11/29/2006 3:33:00 PM

All -

I've written a script to split a .csv file into smaller .csv files of
40,000 lines each. The intent here is to break the file down enough so
that excel does not have issues reading each chunk. My code takes a
filename from the command line and breaks it down as so:

infile -> xyz.csv

output -> xyz_part_1.csv
xyz_part_2.csv
etc...

My code is working but I don't find it very "rubyish". In particular, I
hate having my index and counter counters and I don't like that I had to
declare my header variable outside of the loop. Bear in mind here that I
can not do something like "rows = CSV.open(infile)" because ruby will
yell and error as the input file is too big (250 mb). Any advice on
making the code nicer is appreciated. The current code is as follows:

require 'csv'

infile = ARGV[0] if ARGV[0] != nil

counter = 1
index = 0
header = ""
writer = CSV.open(infile.gsub(/\./,"_part_"+counter.to_s+"."),'w')

CSV.open(infile, 'r') do |row|
if(index != 0 && index%40000 == 0)
writer.close
counter+=1
writer = CSV.open(infile.gsub(/\./,"_part_"+counter.to_s+"."),'w')
writer << header
end
if (index == 0)
header = row
end
writer << row
index += 1
end

writer.close()

--
Posted via http://www.ruby-....

41 Answers

Simon Strandgaard

11/29/2006 4:34:00 PM

On 11/29/06, Drew Olson <olsonas@gmail.com> wrote:
> My code is working but I don't find it very "rubyish". In particular, I
> hate having my index and counter counters and I don't like that I had to
> declare my header variable outside of the loop. Bear in mind here that I
> can not do something like "rows = CSV.open(infile)" because ruby will
> yell and error as the input file is too big (250 mb). Any advice on
> making the code nicer is appreciated. The current code is as follows:

File.open("test", "w+") do |f|
20.times do |i|
f.write "abc|def|ghi#{i}\n"
end
end

File.open("test", "r") do |fin|
part = 0
while row = fin.gets

File.open("test_part#{part}", "w+") do |f|
5.times do
f.write(row)
break unless row = fin.gets
end
end

part += 1
end
end

--
Simon Strandgaard
http://opc...

Paul Lutus

11/29/2006 4:47:00 PM

Drew Olson wrote:

> All -
>
> I've written a script to split a .csv file into smaller .csv files of
> 40,000 lines each. The intent here is to break the file down enough so
> that excel does not have issues reading each chunk. My code takes a
> filename from the command line and breaks it down as so:
>
> infile -> xyz.csv
>
> output -> xyz_part_1.csv
> xyz_part_2.csv
> etc...
>
> My code is working but I don't find it very "rubyish". In particular, I
> hate having my index and counter counters

Consider that the problem is one of counting input lines. In a case like
this, it is not possible to avoid using a counter. It's in the nature of
the problem to be solved.

> and I don't like that I had to
> declare my header variable outside of the loop. Bear in mind here that I
> can not do something like "rows = CSV.open(infile)" because ruby will
> yell and error as the input file is too big (250 mb). Any advice on
> making the code nicer is appreciated. The current code is as follows:
>
> require 'csv'
>
> infile = ARGV[0] if ARGV[0] != nil
>
> counter = 1
> index = 0
> header = ""
> writer = CSV.open(infile.gsub(/\./,"_part_"+counter.to_s+"."),'w')
>
> CSV.open(infile, 'r') do |row|

Why are you using CSV for this? You aren't parsing the lines into fields, so
the fact that they contain CSV content has no bearing on the present task.
Your goal is to split the input file into groups of lines delimited by
linefeeds, not fields delimited by commas.

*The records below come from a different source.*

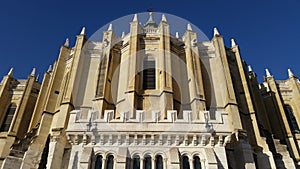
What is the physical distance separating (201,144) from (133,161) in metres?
3.38

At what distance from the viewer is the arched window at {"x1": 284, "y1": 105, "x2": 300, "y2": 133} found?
27892 millimetres

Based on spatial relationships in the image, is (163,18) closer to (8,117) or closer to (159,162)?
(159,162)

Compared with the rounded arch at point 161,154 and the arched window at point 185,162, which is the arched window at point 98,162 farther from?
the arched window at point 185,162

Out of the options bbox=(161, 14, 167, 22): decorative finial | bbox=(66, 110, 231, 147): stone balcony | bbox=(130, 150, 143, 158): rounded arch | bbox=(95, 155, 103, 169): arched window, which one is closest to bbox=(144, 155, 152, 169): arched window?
bbox=(130, 150, 143, 158): rounded arch

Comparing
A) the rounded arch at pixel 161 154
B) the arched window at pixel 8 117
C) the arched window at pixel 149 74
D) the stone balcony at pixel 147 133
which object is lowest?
the rounded arch at pixel 161 154

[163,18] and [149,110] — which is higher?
[163,18]

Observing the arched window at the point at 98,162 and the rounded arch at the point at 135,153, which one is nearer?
the arched window at the point at 98,162

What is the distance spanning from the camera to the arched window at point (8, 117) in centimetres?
2729

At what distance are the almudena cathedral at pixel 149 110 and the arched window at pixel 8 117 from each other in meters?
0.09

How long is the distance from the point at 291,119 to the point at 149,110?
1661 cm

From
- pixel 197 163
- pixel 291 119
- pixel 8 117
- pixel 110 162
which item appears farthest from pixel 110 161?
pixel 291 119

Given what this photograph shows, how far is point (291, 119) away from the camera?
1141 inches

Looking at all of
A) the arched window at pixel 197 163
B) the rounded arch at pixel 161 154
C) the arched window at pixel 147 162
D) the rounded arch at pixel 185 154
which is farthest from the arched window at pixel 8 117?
the arched window at pixel 197 163

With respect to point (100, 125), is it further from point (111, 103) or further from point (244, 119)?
point (244, 119)
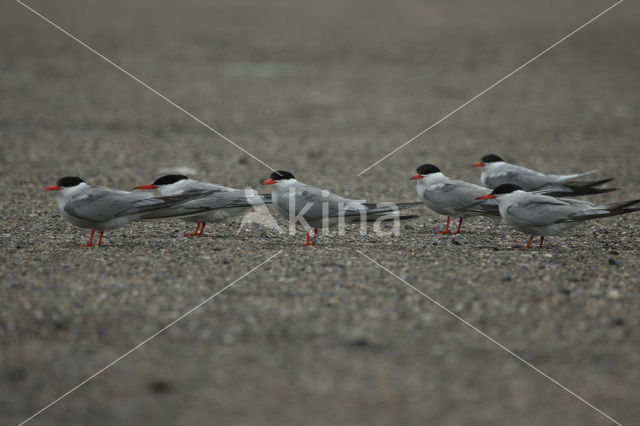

Why not simply read lines from the input file and write them to a series of
output files, until the input file is exhausted?

------------------------------------------

#!/usr/bin/ruby -w

max_output_lines = 1000

input_file = "test.txt"

output_base = "output"

n = 0

ifile = File.open(input_file,"r")

header = ifile.gets

until(ifile.eof?)
ofn = output_base + sprintf("%03d",n) + ".txt"
ofile = File.open(ofn,"w")
ofile.write(header)
line = 2
until(ifile.eof? || line > max_output_lines)
ofile.write(ifile.gets)
line += 1
end
ofile.close
n += 1
end

ifile.close

------------------------------------------

Just change the number for "max_output_lines" to suit your requirement.

--
Paul Lutus
http://www.ara...

will

11/29/2006 4:58:00 PM

Paul Lutus wrote:
>> CSV.open(infile, 'r') do |row|
>
> Why are you using CSV for this? You aren't parsing the lines into fields, so
> the fact that they contain CSV content has no bearing on the present task.
> Your goal is to split the input file into groups of lines delimited by
> linefeeds, not fields delimited by commas.
>
> Why not simply read lines from the input file and write them to a series of
> output files, until the input file is exhausted?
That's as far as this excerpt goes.